Context and Background

Context

Over several decades, microphone array signal processing has led to significant improvements in speech quality and intelligibility for human and machine listening. Traditionally, beamforming algorithms have only had access to the acoustic signals, requiring additional information or inference to steer the beam. Head-worn microphone arrays are particularly challenging because the orientation of the array with respect to the room and sound sources changes rapidly with head motion. Algorithms deployed in hearing aids, which are currently the most common type of head-worn array, tend to be relatively conservative since it takes time to adapt to dynamic aspects of the scene and users need to maintain situational awareness.

Whether listeners are normal hearing or hearing impaired, noisy social situations such as cafes, restaurants and bars present a challenge to speech communication. Assistive listening devices have tended to target the hearing impaired but augmented reality devices offer the potential to bring aided/enhanced hearing for all to the archetypal cocktail party.

The recent emergence of hearable devices with headtracking sensors and/or video recordings, such as smart headphones, smart glasses and virtual/augmented reality headsets, presents an opportunity for a new class of speech and acoustic signal processing algorithms which uses multimodal sensor data to compensate for, or even exploit, changes in head orientation. Therefore, such devices have the potential to help listeners solve the cocktail party problem.

Novelty and Scientific Outcomes

The SPEAR challenge will offer the opportunity for researchers to benchmark existing speech enhancement algorithms and stimulate new research interest in the context of head-worn microphone arrays where positional information is available to the algorithm.

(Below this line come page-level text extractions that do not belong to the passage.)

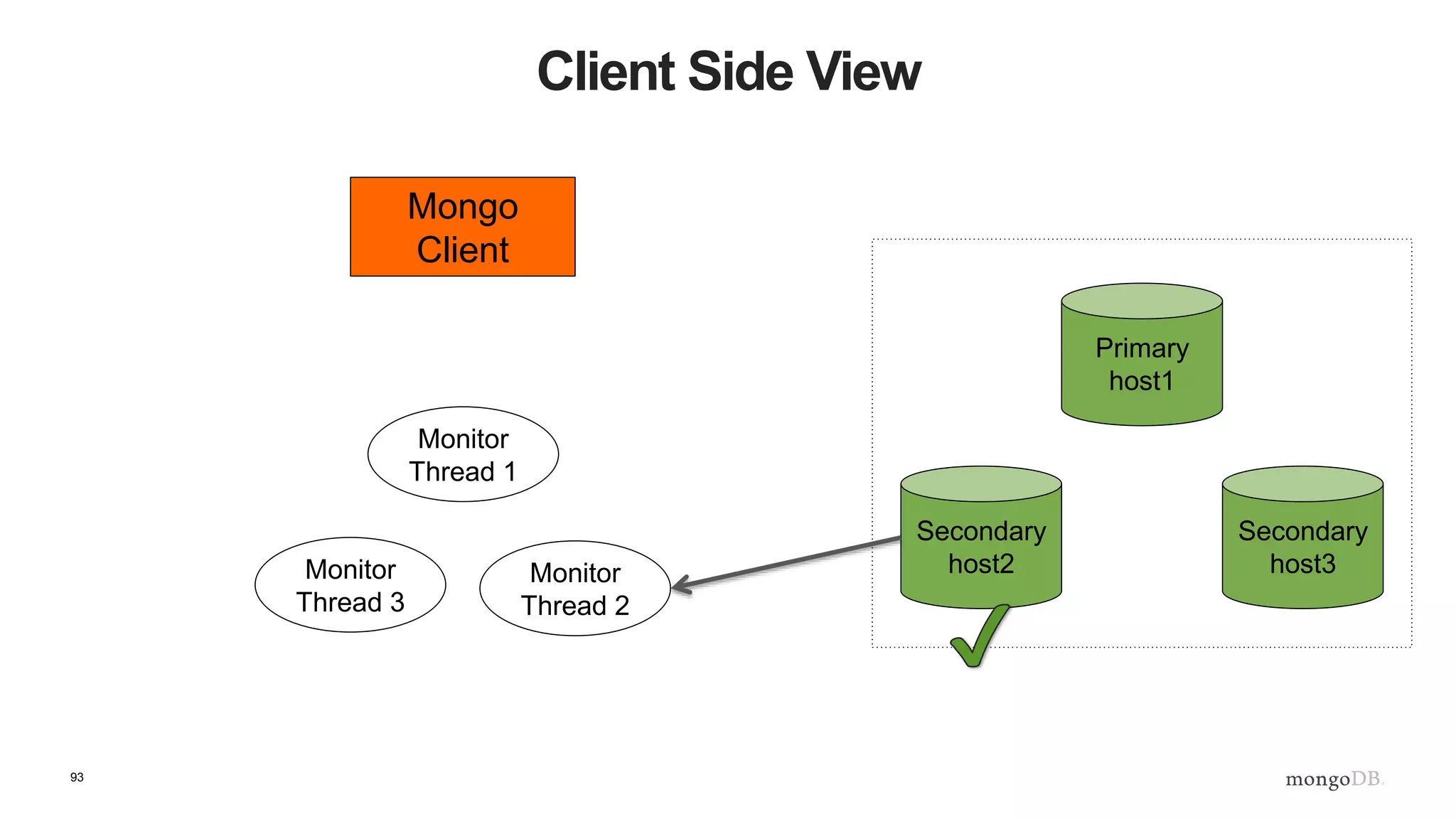 Client Side View

Mongo Client

Monitor Thread 1

Monitor Thread 3

Monitor Thread 2

Primary host1

Secondary host2

Secondary host3

93

mongoDB.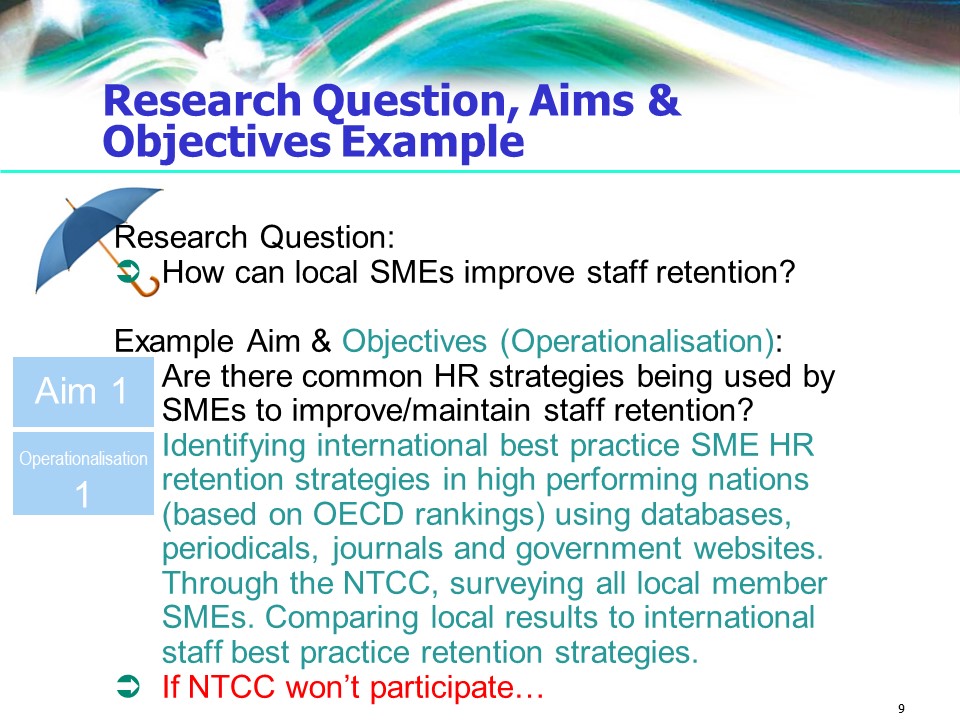 Research Question, Aims & Objectives Example

Research Question:
➲ How can local SMEs improve staff retention?

Example Aim & Objectives (Operationalisation):

Aim 1

Are there common HR strategies being used by SMEs to improve/maintain staff retention?

Operationalisation 1

Identifying international best practice SME HR retention strategies in high performing nations (based on OECD rankings) using databases, periodicals, journals and government websites. Through the NTCC, surveying all local member SMEs. Comparing local results to international staff best practice retention strategies.
➲ If NTCC won't participate…

9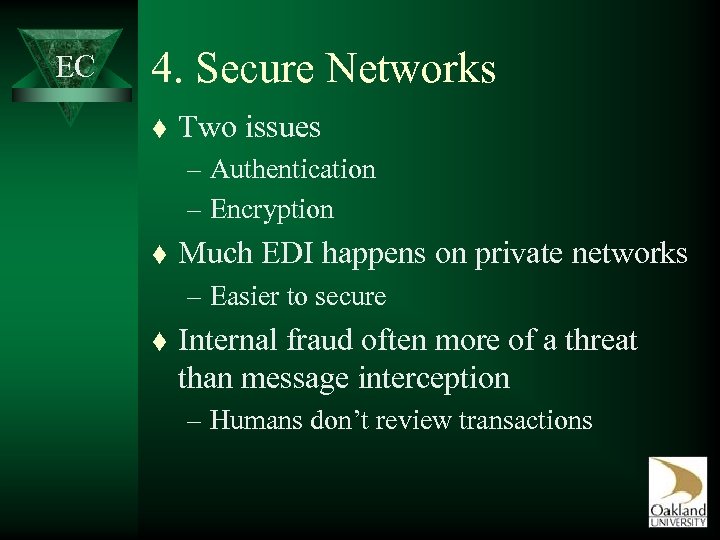 EC

4. Secure Networks

♦ Two issues
– Authentication
– Encryption

♦ Much EDI happens on private networks
– Easier to secure

♦ Internal fraud often more of a threat than message interception
– Humans don't review transactions

Oakland UNIVERSITY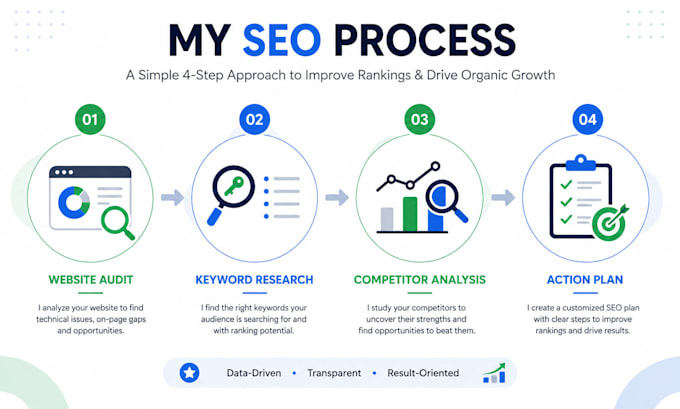 MY SEO PROCESS

A Simple 4-Step Approach to Improve Rankings & Drive Organic Growth

01

WEBSITE AUDIT

I analyze your website to find technical issues, on-page gaps and opportunities.

02

KEYWORD RESEARCH

I find the right keywords your audience is searching for and with ranking potential.

03

COMPETITOR ANALYSIS

I study your competitors to uncover their strengths and find opportunities to beat them.

04

ACTION PLAN

I create a customized SEO plan with clear steps to improve rankings and drive results.

Data-Driven • Transparent • Result-Oriented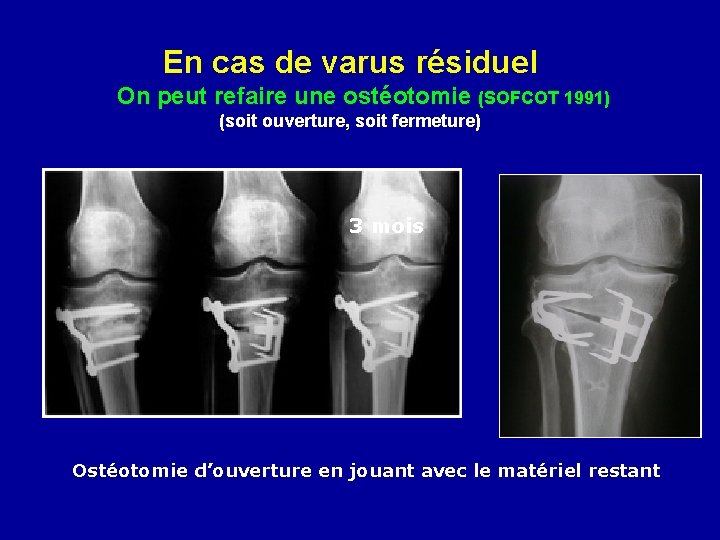 En cas de varus résiduel

On peut refaire une ostéotomie (SOFCOT 1991)

(soit ouverture, soit fermeture)

3 mois

Ostéotomie d'ouverture en jouant avec le matériel restant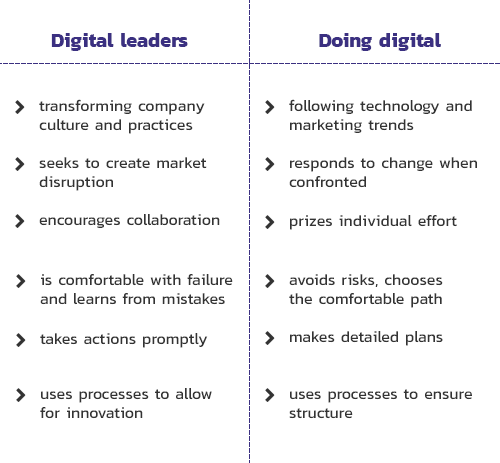 | Digital leaders | Doing digital |
|---|---|
| transforming company culture and practices | following technology and marketing trends |
| seeks to create market disruption | responds to change when confronted |
| encourages collaboration | prizes individual effort |
| is comfortable with failure and learns from mistakes | avoids risks, chooses the comfortable path |
| takes actions promptly | makes detailed plans |
| uses processes to allow for innovation | uses processes to ensure structure |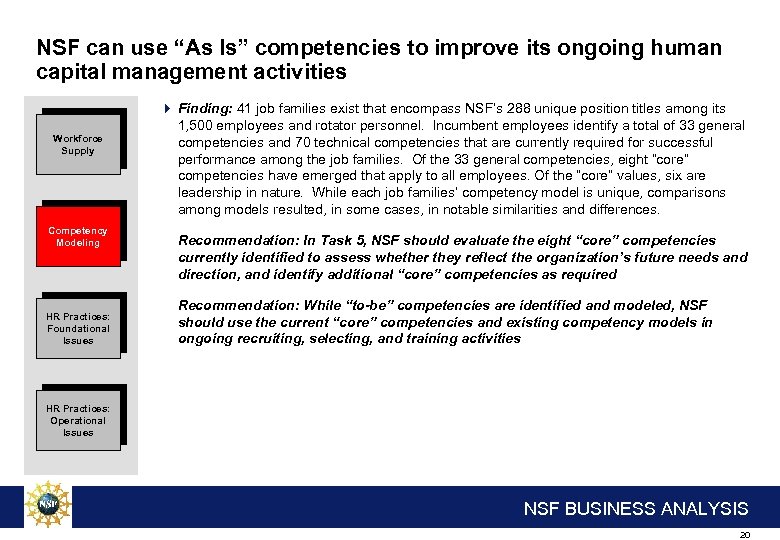 NSF can use “As Is” competencies to improve its ongoing human capital management activities

Workforce Supply

Competency Modeling

HR Practices: Foundational Issues

HR Practices: Operational Issues

Finding: 41 job families exist that encompass NSF's 288 unique position titles among its 1,500 employees and rotator personnel. Incumbent employees identify a total of 33 general competencies and 70 technical competencies that are currently required for successful performance among the job families. Of the 33 general competencies, eight "core" competencies have emerged that apply to all employees. Of the "core" values, six are leadership in nature. While each job families' competency model is unique, comparisons among models resulted, in some cases, in notable similarities and differences.

Recommendation: In Task 5, NSF should evaluate the eight “core” competencies currently identified to assess whether they reflect the organization’s future needs and direction, and identify additional “core” competencies as required

Recommendation: While “to-be” competencies are identified and modeled, NSF should use the current “core” competencies and existing competency models in ongoing recruiting, selecting, and training activities

NSF

NSF BUSINESS ANALYSIS

20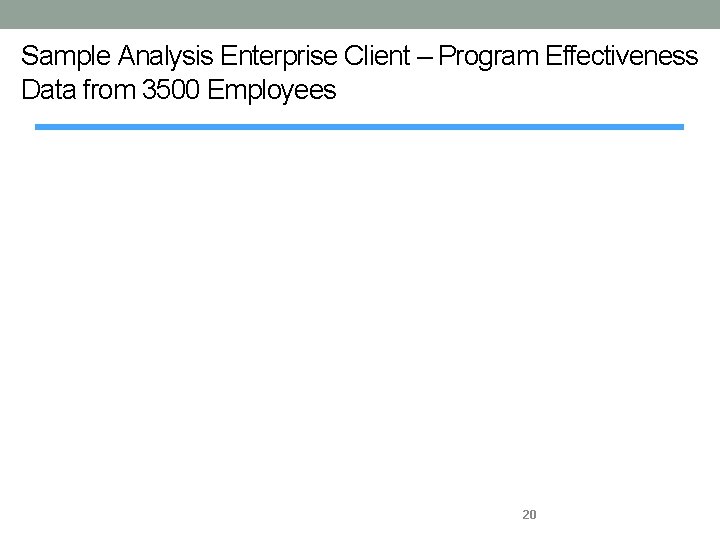 Sample Analysis Enterprise Client – Program Effectiveness Data from 3500 Employees

20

The acoustic scenarios will be realistic, involving multiple people where speakers and listeners have natural head movement throughout the discussion. SPEAR could also be a platform for machine learning algorithms to assess how robust they perform with real recordings when trained with simulated data. Lastly, it is expected that a correlation between standard metrics and listening tests will highlight preferred metrics for human perception.